Apple to me is one of those "cult" companies and products. There are fanatics who think Apple's products are "genius", and who think Jobs is a visionary pioneer, and then there are people like me who say, "yeah, that's kinda cool, but Dell makes pretty much the same thing cheaper, and Whizbango makes something similar for a whole lot cheaper."
If this sounds derogatory, I apologize; I don't mean it that way--what I really mean to say is that I just don't get it, it being Apple's products or the company. To me computers become more and more of a commodity every year, and why one product or one company deserves a premium is unclear to me. However, just because I don't "get" something doesn't mean it can't work.
Right now it does look like Apple the stock is commanding a premium compared to other computer manufacturers. It sports a PE of 70, compared to Dell's 30, and the industry average of 24, and a PS of 3.6, compared to Dell's 2 and the industry's 1.5. Yeah, but its a fast grower right now, you say--except that its PEG ratio is 2, compared to Dell's1.1 and the industry's 1.3. Now, I know this is just a cursory look at simple numbers, but sometimes you don't have to put the fat person on a fancy scale to know that he's fat. I don't see any way to call this company a "buy" on a fundamental basis--the time to do that was late '02-early '03 when it was priced in the low teens and, as I recall, had 12 bucks per share in cash. Of course, then there were rumblings that Apple was "over" (that's always the way it is, isn't it?).

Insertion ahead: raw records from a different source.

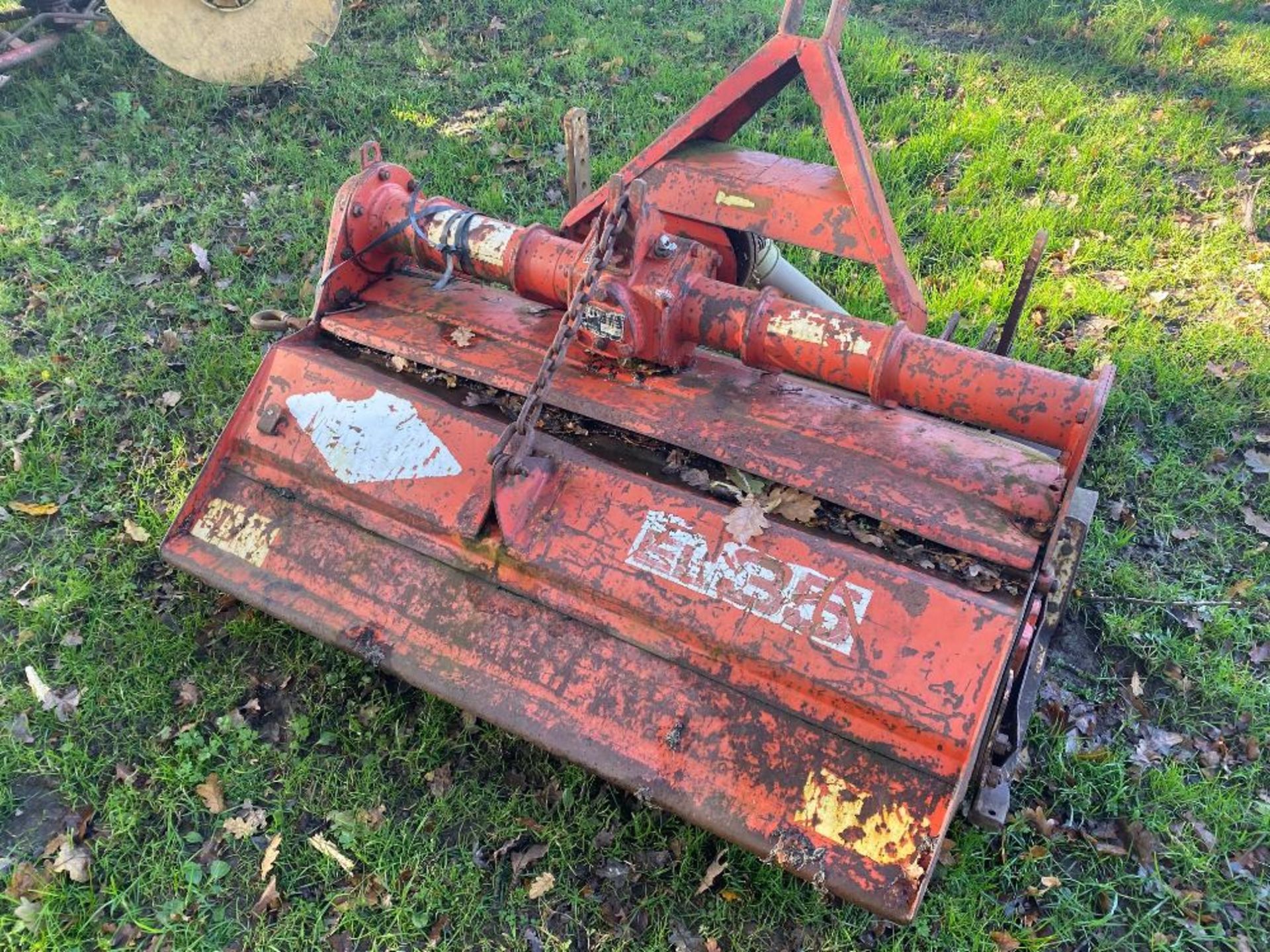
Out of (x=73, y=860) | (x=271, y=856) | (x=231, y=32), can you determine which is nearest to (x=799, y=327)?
(x=271, y=856)

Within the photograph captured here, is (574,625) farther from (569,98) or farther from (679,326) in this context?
(569,98)

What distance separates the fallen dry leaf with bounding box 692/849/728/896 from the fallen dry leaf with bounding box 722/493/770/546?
1.10 m

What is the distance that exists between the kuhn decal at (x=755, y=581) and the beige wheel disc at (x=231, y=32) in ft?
17.8

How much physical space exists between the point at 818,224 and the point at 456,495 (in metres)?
1.72

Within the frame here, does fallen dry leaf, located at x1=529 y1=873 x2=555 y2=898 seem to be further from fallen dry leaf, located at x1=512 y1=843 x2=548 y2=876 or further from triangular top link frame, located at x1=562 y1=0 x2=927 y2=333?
triangular top link frame, located at x1=562 y1=0 x2=927 y2=333

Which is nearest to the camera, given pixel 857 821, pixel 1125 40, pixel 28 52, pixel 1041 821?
pixel 857 821

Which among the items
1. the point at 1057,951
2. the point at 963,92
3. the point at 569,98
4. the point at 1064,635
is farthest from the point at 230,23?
the point at 1057,951

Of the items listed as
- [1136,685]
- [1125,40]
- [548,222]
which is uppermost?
[1125,40]

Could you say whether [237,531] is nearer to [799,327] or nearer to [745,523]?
[745,523]

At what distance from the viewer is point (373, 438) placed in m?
3.22

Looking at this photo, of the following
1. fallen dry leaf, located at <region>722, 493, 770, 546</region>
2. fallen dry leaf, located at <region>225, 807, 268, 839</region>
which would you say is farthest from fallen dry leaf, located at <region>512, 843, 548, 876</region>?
fallen dry leaf, located at <region>722, 493, 770, 546</region>

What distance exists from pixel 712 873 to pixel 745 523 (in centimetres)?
119

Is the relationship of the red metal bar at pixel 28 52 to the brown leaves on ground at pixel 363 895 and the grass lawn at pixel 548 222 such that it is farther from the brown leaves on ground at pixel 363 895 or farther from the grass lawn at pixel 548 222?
the brown leaves on ground at pixel 363 895

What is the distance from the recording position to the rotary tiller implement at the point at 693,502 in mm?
2539
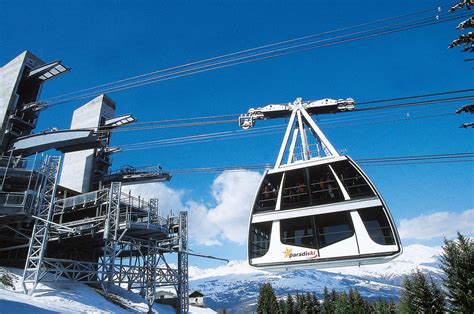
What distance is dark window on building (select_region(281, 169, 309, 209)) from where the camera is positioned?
15070 millimetres

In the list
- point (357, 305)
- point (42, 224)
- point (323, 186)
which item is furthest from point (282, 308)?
point (323, 186)

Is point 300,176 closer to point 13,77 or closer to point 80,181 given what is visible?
point 80,181

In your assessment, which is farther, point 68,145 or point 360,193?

Let's look at some technicals. I think those are a pretty simple stratightforward story as well.
Here is the weekly chart for AAPL

courtesy of stockcharts.com

While it certainly has come real far real fast, I wouldn't short it--its come this far, who's to say it can't go up another 20,30,50, or even 100 points? When a stock has risen like this, I think it's a coin flip as to whether the next 20-30 points will be up or down. Thus, I have no edge in picking the direction here. I will say that a simple glance at the chart shows me support at 60, from the consolidation there, and the fibonacci retracement. If we get a pullback to about 60, and then some strength again, one could justify going long again with a stop just below 60.
The money quote: Any way you look at this one, it's expensive. If you're lucky enough to be in this one from a lot lower, two words: trailing stop. If you're not in this one, I'd stay out. I wouldn't do anything till after a significant correction.